#Time for action
Welcome to the Sustainable Futures Report for Friday, the 6th December. I'm Anthony Day. First of all a big welcome to my latest gold patron Paul O’Mahoney. Welcome Paul, thanks for listening; thanks also for recommending this podcast to other people. Your special edition Sustainable Futures Report enamel badge is in the post.

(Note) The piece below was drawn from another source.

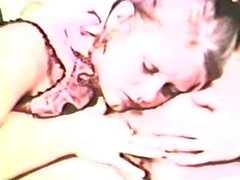 Lesbian Peepshow Loops 562 1970's - Scene 2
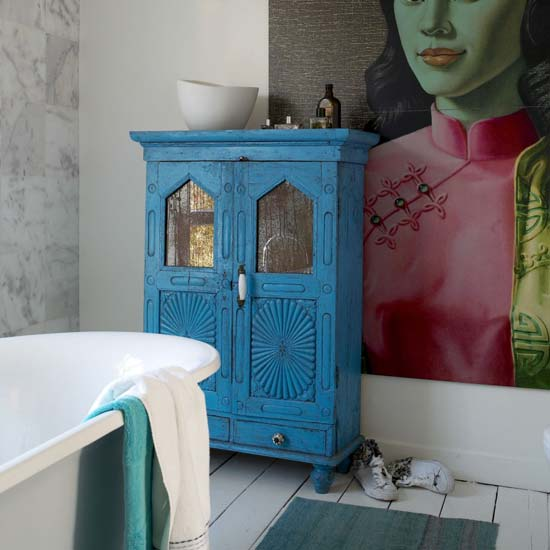 Colourful-bathroom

COP25, the UN Climate Change Conference, started this week in Madrid under the Presidency of the Government of Chile and with logistical support from the Government of Spain. Big beasts on the financial scene, like Christine LaGarde and Mark Carney are entering the climate debate. As coal becomes uninsurable fossil fuel lobbyists redouble their greenwash and VW has its day in court to answer the emissions scandal. There’s a lack of clarity in a recently-released report on fracking, Simon Tilley tells us a story - not for the faint-hearted - and Greenpeace has served up a turkey - but hopes that you won’t.
COP25 continues until next Friday 13th December. Yes, it’s the 25th COP - the Conference of the Parties to the UN Convention on Climate Change, UNFCCC.

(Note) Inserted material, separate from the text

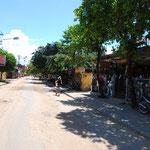 ボコボコの道をチャリで走ります。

As Greta Thunberg sails in to Portugal on her way to Madrid the journal Nature publishes an article headed:
“Climate tipping points — too risky to bet against”
“The growing threat of abrupt and irreversible climate changes must compel political and economic action on emissions,” it says. The article goes on to identify and analyse the threats: ice collapse in Greenland and Antarctica leading to sea-level rise, droughts in the Amazon, the slowing of the Atlantic Circulation and Gulf Stream, dying coral reefs and thawing permafrost.
It's not a very long article and I recommend you read it. You'll find the link on the Sustainable Futures Report blog which is at www.sustainablefutures.report.
In closing the authors say,
“In our view, the evidence from tipping points alone suggests that we are in a state of planetary emergency: both the risk and urgency of the situation are acute.
“We argue that the intervention time left to prevent tipping could already have shrunk towards zero, whereas the reaction time to achieve net zero emissions is 30 years at best. Hence we might already have lost control of whether tipping happens. A saving grace is that the rate at which damage accumulates from tipping — and hence the risk posed — could still be under our control to some extent.
The stability and resilience of our planet is in peril. International action — not just words — must reflect this.”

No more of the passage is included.